Identification of transglutaminase reactive residues in human osteopontin and their role in polymerization.

PLoS One 2014 24;9(11):e113650. Epub 2014 Nov 24.

Department of Molecular Biology and Genetics, Science Park, Aarhus University, Aarhus, Denmark; Interdisciplinary Nanoscience Center, Aarhus University, Aarhus, Denmark.

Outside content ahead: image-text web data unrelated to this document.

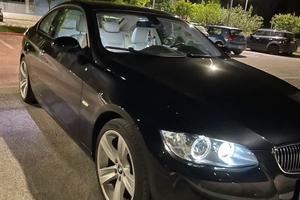 Bmw 320d e92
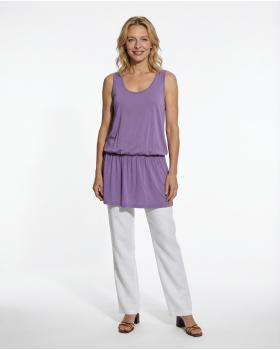 Long Top in  flieder von RESTART (Bild 2)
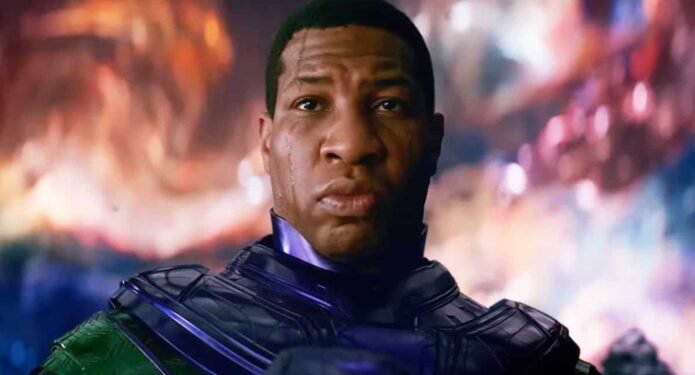 Jonathan Majors es Kang en el MCU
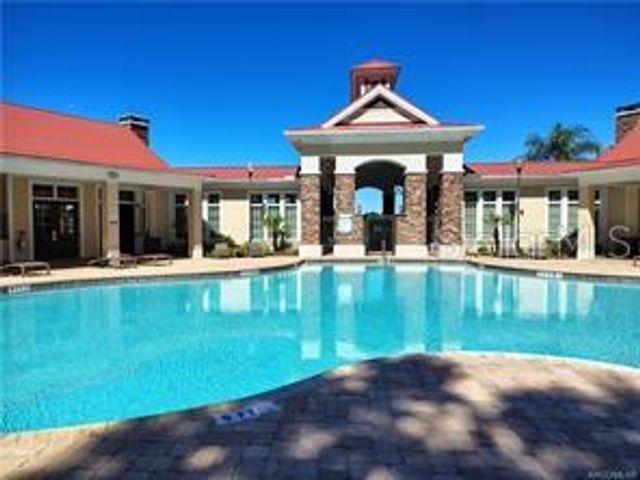 235 BITTERN LOOP, Inverness, FL 34453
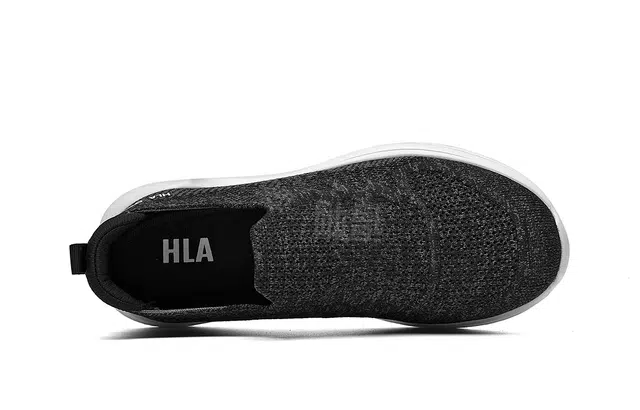 HLA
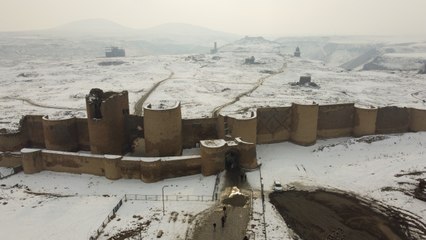 Tahmin bile edemezdik: 23 medeniyet buradan geçti!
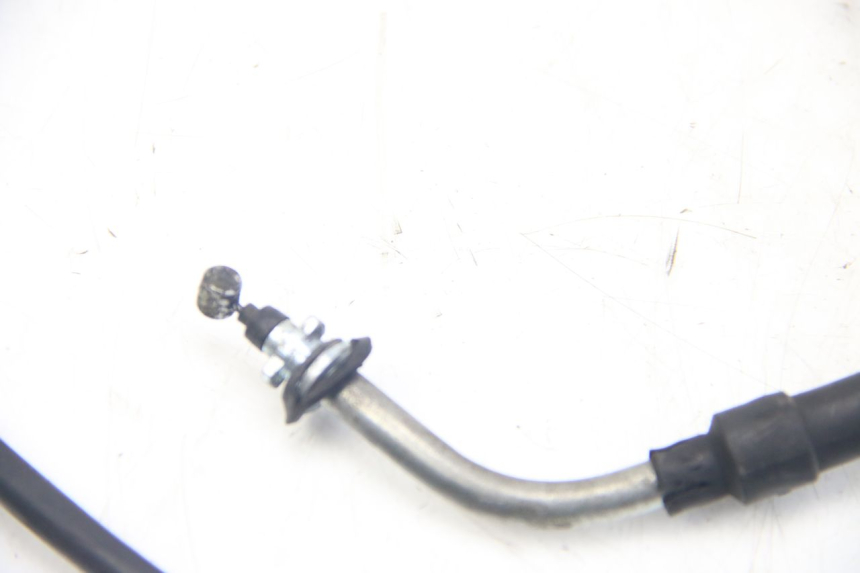 photo de CABO DO ACELERADOR PEUGEOT VIVACITY NEW 4T 50 (2008 - 2017) - Outro ângulo de visão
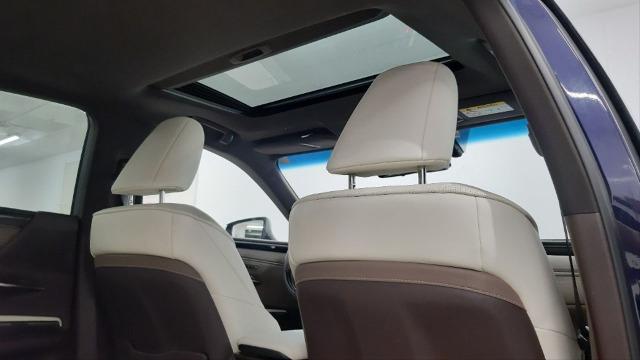 LEXUS Es 2.5 300h Executive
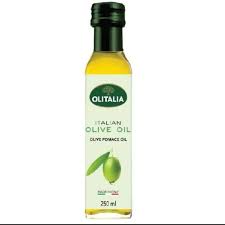 Olitalia Italian Olive Oil 250ml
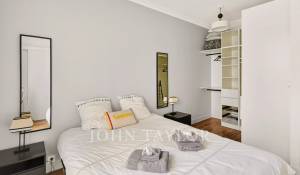 Vendita Appartamento Paris 16ème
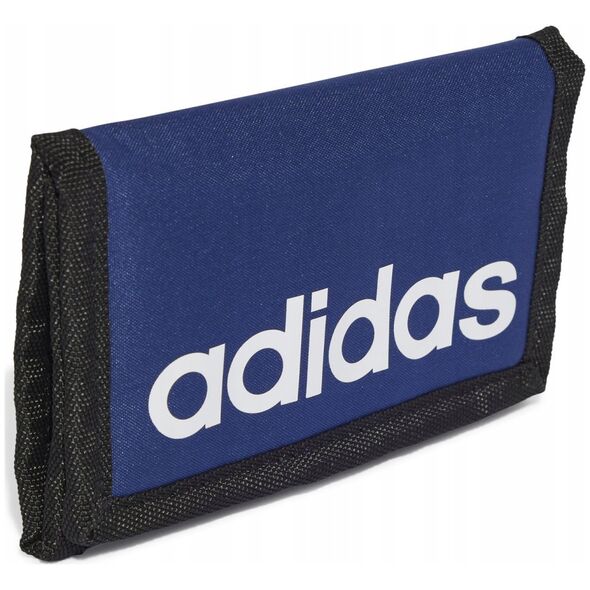 Portfel adidas Linear Wallet IN6133
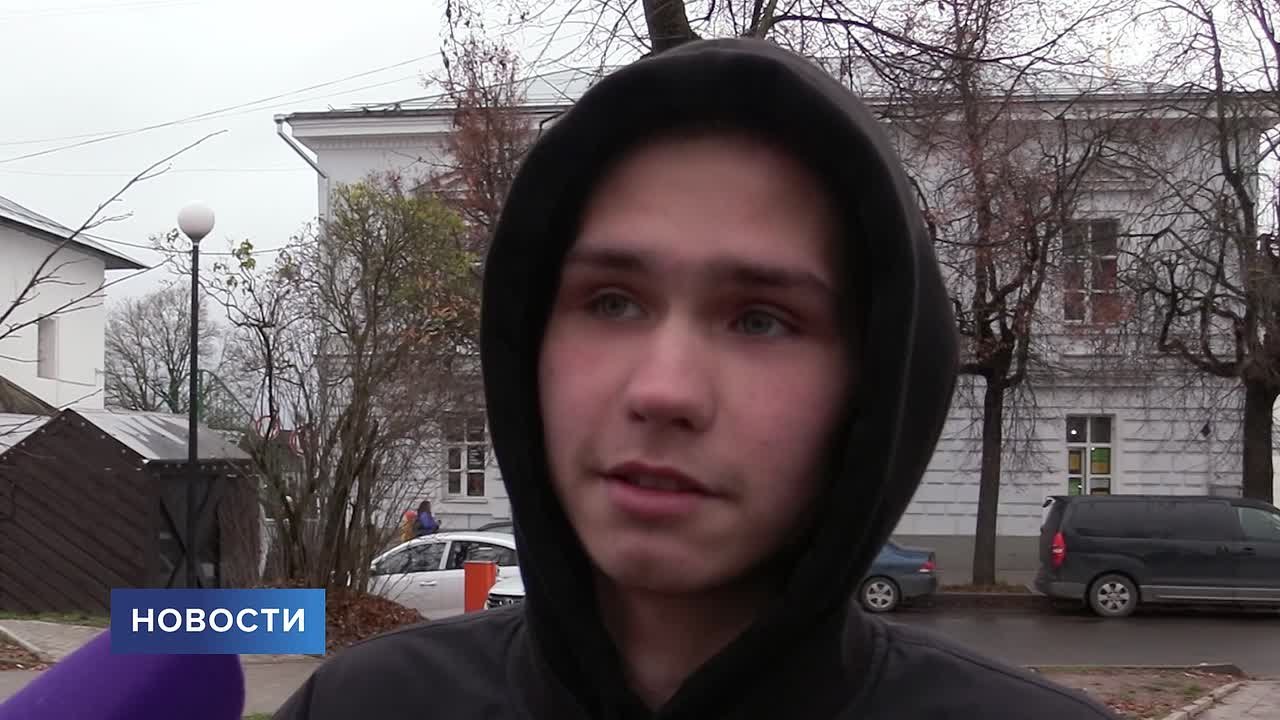 Контракты с предприятиями, визиты военных и уроки от экспертов — как сегодня в школах Пскова помогают подросткам выбрать профессию? Стало ли это проще и что думают о таком подходе сами школьники?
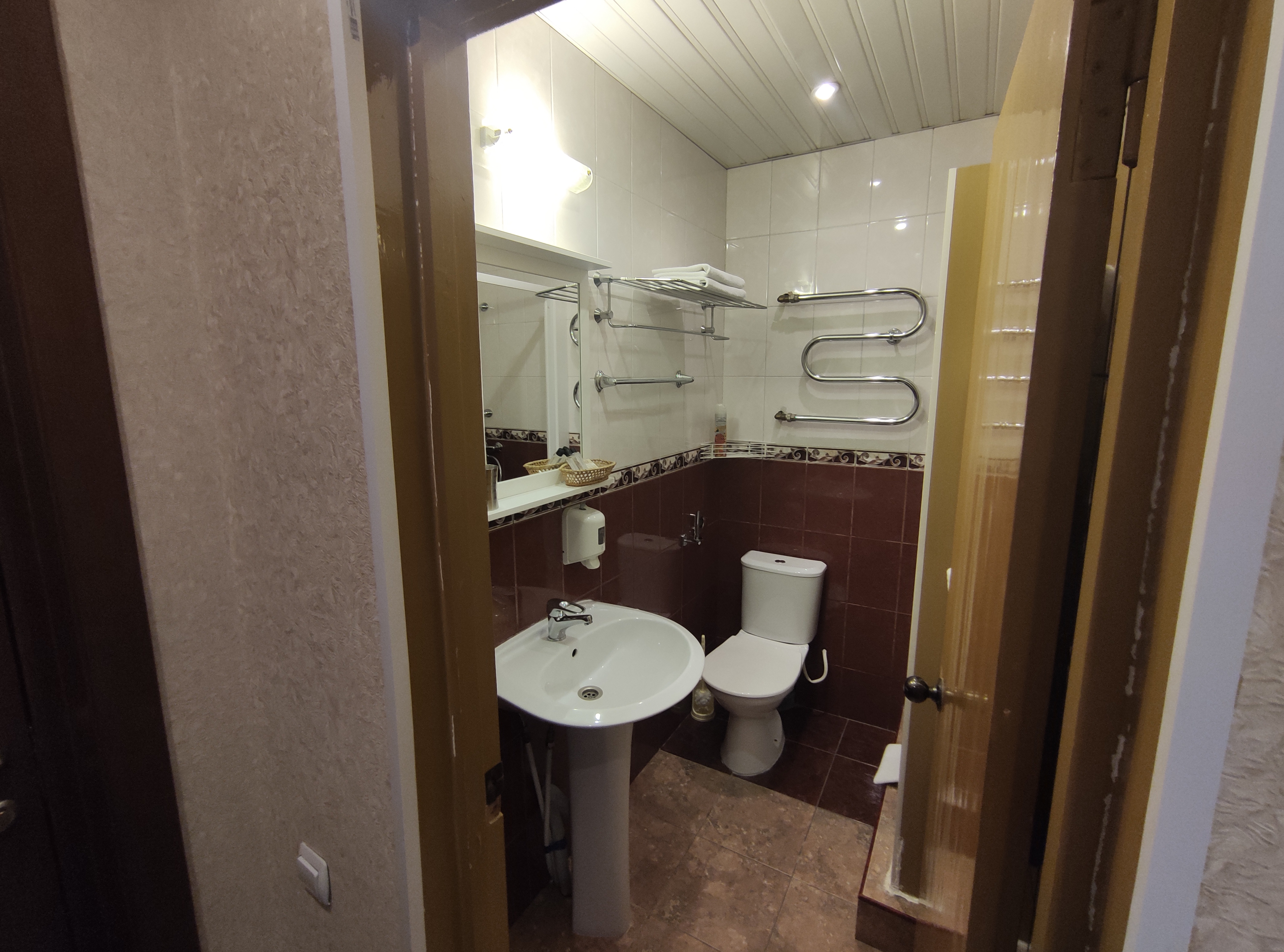 Фото Зелёная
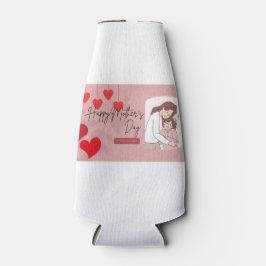 Porta-garrafa Fresco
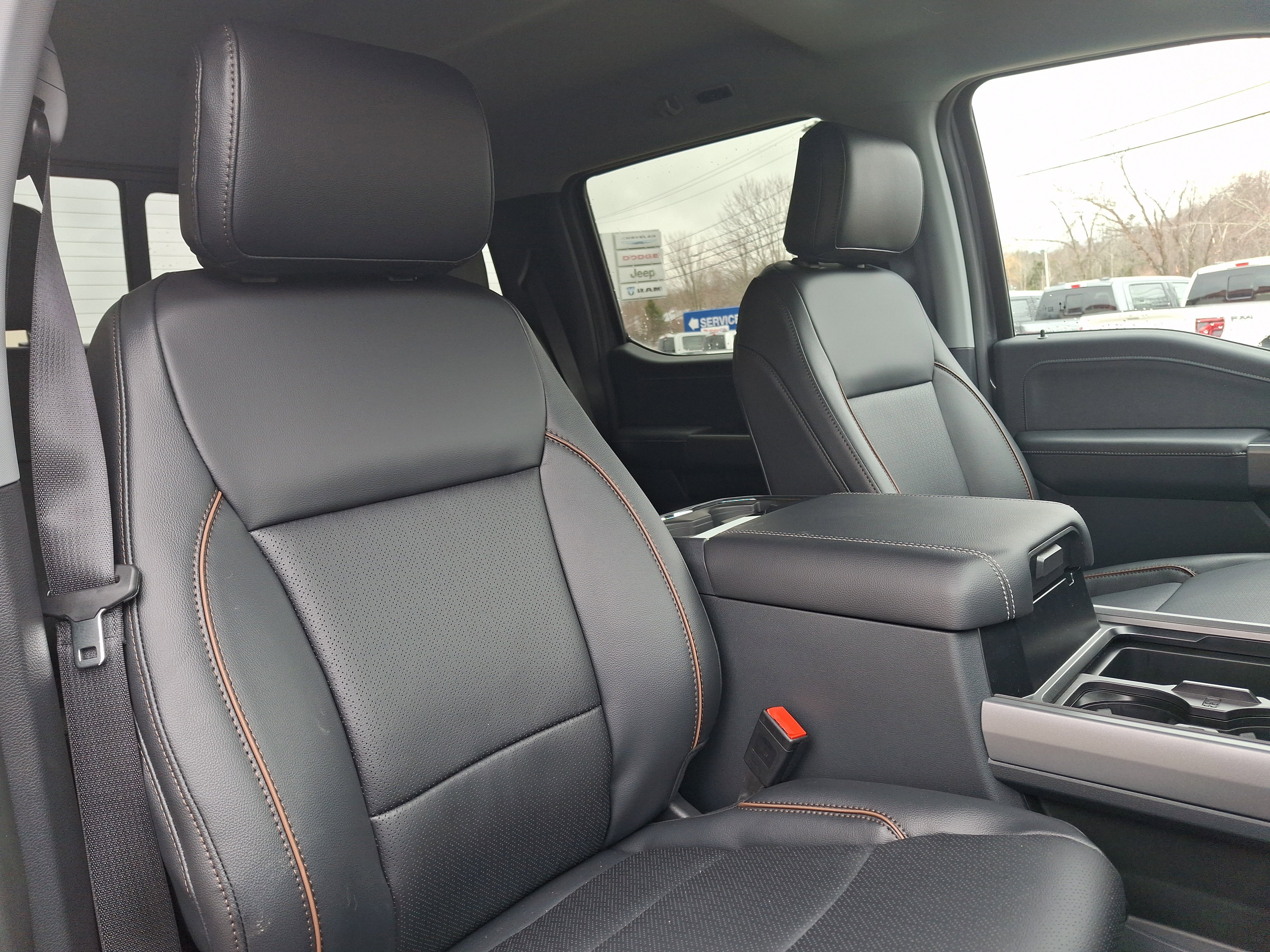 2026 Ford F-350 Super Duty Lariat - Photo 24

Osteopontin (OPN) is a highly posttranslationally modified protein present in several tissues where it is implicated in numerous physiological processes. OPN primarily exerts its functions through interaction with integrins via the Arg-Gly-Asp and Ser-Val-Val-Tyr-Gly-Leu-Arg sequences located in the N-terminal part of the protein. OPN can be polymerized by the cross-linking enzyme transglutaminase 2 (TG2), and polymerization has been shown to enhance the biological activity of OPN. However, little is known about the reactivity and location of the glutamine and lysine residues involved in the TG2-mediated modification of OPN. Here we show that TG2 catalyses the incorporation of 5-(Biotinamido)pentylamine at glutamines in both the N- and C-terminal parts of OPN, whereas TG2 primarily incorporated the glutamine-donor peptide biotinyl-TVQQEL-OH into the C-terminal part of OPN. By mass spectrometric analyses we identified Gln34, Gln42, Gln193 and Gln248 as the major TG2 reactive glutamines in OPN. The distribution of reactive Gln and Lys residues in OPN proved to be important, as the full-length protein but not the physiologically highly active integrin-binding N-terminal part of OPN were able to polymerize in a TG2-mediated reaction. Collectively, these data provide important new molecular knowledge about the mechanism of OPN polymerization.